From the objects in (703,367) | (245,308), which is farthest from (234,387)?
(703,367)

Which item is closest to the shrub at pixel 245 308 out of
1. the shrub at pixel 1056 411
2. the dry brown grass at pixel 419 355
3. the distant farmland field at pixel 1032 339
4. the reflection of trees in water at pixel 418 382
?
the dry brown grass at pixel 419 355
------------------------------------------------------------------------
=== EXERCISE OBJECTIVE ===
Lay out the lines from the one containing "Which item is" through the last line, inclusive, as a Markdown table with columns Row and Line, numbering each row and skipping blank lines.

=== FINISHED ANSWER ===
| Row | Line |
|---|---|
| 1 | Which item is closest to the shrub at pixel 245 308 out of |
| 2 | 1. the shrub at pixel 1056 411 |
| 3 | 2. the dry brown grass at pixel 419 355 |
| 4 | 3. the distant farmland field at pixel 1032 339 |
| 5 | 4. the reflection of trees in water at pixel 418 382 |
| 6 | ? |
| 7 | the dry brown grass at pixel 419 355 |